A pesar de las trabas impuestas a la compra de dólares, de que la flexibilización del corralito sólo afectará de momento a los salarios y las pensiones y de los pregonados 11.000 millones de dólares con los que cuenta el banco emisor argentino para defender el peso, existen pocas probabilidades de que la cotización de la divisa argentina en los mercados secundarios no se dispare mucho más allá de los dos pesos por dólar. Pero si algo han aprendido los argentinos en los últimos veinte años de historia monetaria en su país es a no confiar en sus políticos y a mantener sus ahorros lo más lejos posible de ellos si les dan la oportunidad.

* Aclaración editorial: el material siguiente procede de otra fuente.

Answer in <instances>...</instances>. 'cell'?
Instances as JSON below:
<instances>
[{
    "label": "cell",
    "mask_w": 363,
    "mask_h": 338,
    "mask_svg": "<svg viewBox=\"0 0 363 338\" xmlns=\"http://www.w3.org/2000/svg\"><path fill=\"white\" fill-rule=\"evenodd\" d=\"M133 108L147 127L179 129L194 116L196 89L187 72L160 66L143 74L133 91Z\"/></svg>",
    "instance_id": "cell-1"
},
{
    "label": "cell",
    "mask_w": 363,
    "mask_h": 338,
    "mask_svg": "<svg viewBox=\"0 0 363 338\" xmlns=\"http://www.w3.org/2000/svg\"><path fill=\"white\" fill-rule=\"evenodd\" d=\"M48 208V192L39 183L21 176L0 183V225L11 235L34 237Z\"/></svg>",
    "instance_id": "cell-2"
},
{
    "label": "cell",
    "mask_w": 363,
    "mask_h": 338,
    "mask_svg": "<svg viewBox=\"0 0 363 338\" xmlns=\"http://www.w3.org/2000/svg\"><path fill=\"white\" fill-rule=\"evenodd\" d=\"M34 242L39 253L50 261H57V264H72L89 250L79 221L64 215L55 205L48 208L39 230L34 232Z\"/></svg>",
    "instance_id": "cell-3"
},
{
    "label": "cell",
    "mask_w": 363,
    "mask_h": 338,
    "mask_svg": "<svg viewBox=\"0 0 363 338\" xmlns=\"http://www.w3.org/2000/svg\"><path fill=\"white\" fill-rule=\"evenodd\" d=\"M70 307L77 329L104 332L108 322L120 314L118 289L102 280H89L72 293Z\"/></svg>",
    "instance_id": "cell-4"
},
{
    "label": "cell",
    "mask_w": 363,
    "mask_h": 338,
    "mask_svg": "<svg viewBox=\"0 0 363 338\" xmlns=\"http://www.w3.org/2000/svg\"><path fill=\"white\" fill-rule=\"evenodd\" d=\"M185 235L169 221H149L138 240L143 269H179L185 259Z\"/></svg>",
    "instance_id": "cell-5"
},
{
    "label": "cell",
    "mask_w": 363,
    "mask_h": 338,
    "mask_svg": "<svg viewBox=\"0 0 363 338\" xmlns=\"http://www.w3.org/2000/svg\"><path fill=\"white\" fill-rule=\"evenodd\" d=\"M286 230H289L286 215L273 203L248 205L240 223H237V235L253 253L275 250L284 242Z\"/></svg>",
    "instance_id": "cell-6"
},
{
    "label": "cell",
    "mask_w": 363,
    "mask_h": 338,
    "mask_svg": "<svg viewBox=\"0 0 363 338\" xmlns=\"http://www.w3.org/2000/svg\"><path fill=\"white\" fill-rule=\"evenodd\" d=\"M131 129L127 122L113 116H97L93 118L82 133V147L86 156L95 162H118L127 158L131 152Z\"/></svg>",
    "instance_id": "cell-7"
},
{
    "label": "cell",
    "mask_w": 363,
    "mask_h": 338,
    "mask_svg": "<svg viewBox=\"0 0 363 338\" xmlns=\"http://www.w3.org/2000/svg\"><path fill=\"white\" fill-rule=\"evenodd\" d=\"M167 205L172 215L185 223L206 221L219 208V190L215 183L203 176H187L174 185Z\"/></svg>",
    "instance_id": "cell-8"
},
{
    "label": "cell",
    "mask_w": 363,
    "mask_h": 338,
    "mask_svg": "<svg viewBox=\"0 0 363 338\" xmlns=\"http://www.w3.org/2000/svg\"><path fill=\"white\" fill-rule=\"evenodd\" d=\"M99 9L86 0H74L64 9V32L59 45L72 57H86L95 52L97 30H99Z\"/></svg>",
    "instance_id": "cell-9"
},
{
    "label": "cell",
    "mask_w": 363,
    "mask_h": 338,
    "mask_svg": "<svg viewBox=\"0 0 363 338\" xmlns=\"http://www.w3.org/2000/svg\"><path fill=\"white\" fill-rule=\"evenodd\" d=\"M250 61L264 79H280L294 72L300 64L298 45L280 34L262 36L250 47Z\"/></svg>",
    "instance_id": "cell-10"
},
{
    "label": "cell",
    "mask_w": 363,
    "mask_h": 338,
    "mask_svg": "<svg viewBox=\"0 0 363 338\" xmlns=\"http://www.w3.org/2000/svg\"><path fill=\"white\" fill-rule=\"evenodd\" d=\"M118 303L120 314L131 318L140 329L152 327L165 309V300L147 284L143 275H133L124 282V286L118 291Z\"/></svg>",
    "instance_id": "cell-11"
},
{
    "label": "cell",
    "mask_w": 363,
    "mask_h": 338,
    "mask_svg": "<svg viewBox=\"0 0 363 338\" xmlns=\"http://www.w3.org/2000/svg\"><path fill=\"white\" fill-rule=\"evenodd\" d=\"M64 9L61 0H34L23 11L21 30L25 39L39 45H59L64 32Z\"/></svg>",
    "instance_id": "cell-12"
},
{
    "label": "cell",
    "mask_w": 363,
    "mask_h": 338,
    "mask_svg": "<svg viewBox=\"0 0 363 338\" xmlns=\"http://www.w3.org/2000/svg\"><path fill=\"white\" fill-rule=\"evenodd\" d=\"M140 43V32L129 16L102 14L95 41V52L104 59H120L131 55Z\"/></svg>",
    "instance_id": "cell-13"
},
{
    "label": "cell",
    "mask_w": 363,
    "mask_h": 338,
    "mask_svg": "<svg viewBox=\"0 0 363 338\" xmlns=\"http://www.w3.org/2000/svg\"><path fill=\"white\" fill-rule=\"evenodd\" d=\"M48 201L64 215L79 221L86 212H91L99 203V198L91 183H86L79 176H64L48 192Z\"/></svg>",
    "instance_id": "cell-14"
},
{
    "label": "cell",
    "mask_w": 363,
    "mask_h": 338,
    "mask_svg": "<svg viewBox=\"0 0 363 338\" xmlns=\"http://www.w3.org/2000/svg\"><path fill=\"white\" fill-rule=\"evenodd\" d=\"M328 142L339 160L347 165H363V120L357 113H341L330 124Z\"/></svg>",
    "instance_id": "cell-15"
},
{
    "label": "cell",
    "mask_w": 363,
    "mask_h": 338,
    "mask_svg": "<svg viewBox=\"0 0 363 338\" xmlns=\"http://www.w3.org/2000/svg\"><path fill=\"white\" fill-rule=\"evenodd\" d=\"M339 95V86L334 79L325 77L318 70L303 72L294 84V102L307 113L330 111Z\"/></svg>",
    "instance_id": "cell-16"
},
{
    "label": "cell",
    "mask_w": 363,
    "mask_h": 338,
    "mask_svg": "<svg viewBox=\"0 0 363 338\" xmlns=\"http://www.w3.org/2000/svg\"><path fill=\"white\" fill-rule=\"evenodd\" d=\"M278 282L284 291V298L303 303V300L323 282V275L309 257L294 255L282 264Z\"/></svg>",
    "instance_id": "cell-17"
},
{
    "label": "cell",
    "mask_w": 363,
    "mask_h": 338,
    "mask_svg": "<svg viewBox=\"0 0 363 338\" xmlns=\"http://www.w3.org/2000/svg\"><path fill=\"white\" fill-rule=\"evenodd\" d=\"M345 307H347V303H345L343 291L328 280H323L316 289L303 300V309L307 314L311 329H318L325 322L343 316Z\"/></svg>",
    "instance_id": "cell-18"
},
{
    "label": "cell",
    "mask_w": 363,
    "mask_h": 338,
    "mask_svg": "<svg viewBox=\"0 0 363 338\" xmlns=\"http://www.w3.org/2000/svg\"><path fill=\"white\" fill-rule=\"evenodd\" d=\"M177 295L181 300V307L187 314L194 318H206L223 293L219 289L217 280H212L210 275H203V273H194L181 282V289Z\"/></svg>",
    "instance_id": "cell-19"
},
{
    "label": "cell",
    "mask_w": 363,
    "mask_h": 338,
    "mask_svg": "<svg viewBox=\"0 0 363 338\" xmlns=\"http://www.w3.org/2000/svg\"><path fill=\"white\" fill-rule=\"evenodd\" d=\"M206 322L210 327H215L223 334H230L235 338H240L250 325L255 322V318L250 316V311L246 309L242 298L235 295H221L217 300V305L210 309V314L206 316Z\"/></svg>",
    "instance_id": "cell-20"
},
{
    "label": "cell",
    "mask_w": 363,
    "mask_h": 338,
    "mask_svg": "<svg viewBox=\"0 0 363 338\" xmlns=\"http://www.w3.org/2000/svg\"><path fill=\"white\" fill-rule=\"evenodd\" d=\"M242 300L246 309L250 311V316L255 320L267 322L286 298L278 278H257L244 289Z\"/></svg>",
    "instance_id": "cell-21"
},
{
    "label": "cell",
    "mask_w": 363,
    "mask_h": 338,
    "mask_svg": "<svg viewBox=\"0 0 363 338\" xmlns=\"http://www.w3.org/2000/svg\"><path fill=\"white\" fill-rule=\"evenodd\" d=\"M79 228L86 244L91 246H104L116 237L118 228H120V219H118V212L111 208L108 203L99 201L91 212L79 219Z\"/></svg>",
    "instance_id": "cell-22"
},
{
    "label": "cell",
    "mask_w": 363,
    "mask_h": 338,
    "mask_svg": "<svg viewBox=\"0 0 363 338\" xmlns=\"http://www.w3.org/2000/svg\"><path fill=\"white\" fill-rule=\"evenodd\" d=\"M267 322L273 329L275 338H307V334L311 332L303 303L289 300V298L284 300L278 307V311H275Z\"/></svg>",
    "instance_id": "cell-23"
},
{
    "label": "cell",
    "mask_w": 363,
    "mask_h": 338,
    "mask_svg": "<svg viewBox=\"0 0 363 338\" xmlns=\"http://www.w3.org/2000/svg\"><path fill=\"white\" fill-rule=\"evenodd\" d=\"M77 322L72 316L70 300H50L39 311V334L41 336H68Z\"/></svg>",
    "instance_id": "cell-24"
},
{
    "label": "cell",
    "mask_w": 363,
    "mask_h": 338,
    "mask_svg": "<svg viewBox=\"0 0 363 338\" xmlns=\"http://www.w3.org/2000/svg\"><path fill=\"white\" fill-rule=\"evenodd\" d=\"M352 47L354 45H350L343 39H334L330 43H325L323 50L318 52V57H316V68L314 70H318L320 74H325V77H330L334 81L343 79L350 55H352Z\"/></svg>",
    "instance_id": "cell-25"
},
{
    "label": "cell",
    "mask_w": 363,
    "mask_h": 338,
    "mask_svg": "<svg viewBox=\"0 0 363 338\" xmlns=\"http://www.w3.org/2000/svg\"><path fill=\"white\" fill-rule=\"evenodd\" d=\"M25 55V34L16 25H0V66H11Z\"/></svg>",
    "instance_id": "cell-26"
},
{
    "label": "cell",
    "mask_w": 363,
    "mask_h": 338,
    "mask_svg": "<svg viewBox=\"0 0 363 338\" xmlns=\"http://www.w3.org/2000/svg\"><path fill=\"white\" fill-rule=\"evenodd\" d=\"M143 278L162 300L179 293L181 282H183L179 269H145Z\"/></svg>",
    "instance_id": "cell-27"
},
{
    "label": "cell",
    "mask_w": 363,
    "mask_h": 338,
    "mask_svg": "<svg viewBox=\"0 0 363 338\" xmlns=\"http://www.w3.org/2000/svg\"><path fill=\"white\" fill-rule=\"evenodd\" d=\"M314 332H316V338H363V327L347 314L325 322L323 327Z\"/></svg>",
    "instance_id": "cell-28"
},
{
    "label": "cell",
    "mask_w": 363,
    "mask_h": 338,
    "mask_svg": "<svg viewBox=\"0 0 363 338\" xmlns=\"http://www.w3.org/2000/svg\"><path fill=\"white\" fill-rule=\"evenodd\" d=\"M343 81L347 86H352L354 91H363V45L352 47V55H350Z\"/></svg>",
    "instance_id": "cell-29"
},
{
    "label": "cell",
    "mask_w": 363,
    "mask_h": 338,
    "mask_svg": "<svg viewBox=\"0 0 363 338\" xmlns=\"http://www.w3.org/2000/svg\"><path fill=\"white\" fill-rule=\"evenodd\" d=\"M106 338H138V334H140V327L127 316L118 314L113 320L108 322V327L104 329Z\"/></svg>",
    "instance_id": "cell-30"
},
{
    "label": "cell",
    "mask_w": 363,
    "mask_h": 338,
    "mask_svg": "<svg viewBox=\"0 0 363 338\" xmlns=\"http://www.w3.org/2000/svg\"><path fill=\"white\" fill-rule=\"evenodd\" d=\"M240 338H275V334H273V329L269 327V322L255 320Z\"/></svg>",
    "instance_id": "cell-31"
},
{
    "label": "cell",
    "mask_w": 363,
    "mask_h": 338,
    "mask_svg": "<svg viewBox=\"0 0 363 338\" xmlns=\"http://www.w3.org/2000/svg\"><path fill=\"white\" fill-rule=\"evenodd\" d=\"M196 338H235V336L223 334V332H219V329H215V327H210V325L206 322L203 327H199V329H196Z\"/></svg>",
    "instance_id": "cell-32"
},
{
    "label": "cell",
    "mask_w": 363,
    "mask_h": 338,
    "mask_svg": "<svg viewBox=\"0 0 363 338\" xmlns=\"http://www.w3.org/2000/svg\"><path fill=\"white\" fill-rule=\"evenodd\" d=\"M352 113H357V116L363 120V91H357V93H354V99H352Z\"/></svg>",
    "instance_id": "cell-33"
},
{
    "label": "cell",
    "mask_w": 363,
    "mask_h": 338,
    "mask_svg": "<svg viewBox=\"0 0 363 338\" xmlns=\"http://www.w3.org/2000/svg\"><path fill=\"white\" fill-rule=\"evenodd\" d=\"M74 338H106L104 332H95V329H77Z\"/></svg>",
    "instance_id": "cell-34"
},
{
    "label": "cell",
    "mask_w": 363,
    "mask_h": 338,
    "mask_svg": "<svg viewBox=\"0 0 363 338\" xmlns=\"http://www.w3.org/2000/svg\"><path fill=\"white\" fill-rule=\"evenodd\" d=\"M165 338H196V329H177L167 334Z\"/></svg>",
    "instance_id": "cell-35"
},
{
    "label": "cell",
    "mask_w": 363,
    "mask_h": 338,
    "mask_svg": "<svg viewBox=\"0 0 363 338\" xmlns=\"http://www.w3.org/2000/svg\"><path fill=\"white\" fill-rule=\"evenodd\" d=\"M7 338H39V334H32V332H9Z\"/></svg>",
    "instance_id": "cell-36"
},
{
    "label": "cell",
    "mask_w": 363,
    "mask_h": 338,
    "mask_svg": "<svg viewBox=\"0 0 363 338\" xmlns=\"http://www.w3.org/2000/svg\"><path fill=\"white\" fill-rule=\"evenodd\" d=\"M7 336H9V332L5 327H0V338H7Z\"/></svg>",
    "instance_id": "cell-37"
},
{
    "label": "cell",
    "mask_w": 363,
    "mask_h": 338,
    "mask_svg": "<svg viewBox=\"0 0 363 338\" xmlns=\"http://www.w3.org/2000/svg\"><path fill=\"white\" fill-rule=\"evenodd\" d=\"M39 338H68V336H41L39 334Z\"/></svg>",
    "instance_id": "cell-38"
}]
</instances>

Eduardo Duhalde ha conseguido hasta ahora mantenerse en el puesto y ganar tiempo, acaso, más por la falta de alternativas viables en un momento político tan complicado como el que atraviesa su país que por la eficacia de las escasas medidas que su gobierno ha puesto en práctica. Lo que ocurra en los próximos días va a ser la prueba de fuego para quien hasta ahora ha acertado a flotar conservando en buena parte el caos de intereses creados en el que han sumido al país sus predecesores, es decir la clase política en su conjunto. Conviene no olvidar aquella máxima pesimista, según la cual cualquier situación por desesperada que sea es susceptible de empeorar. Y acaso sea precisa una nueva evidencia de que en política los milagros no existen ni la economía se arregla con paños calientes. Tal vez de este modo las castas gobernantes se convenzan de que para dar con la solución se precisa mucha humildad para reconocer los errores cometidos y un duradero propósito de la enmienda.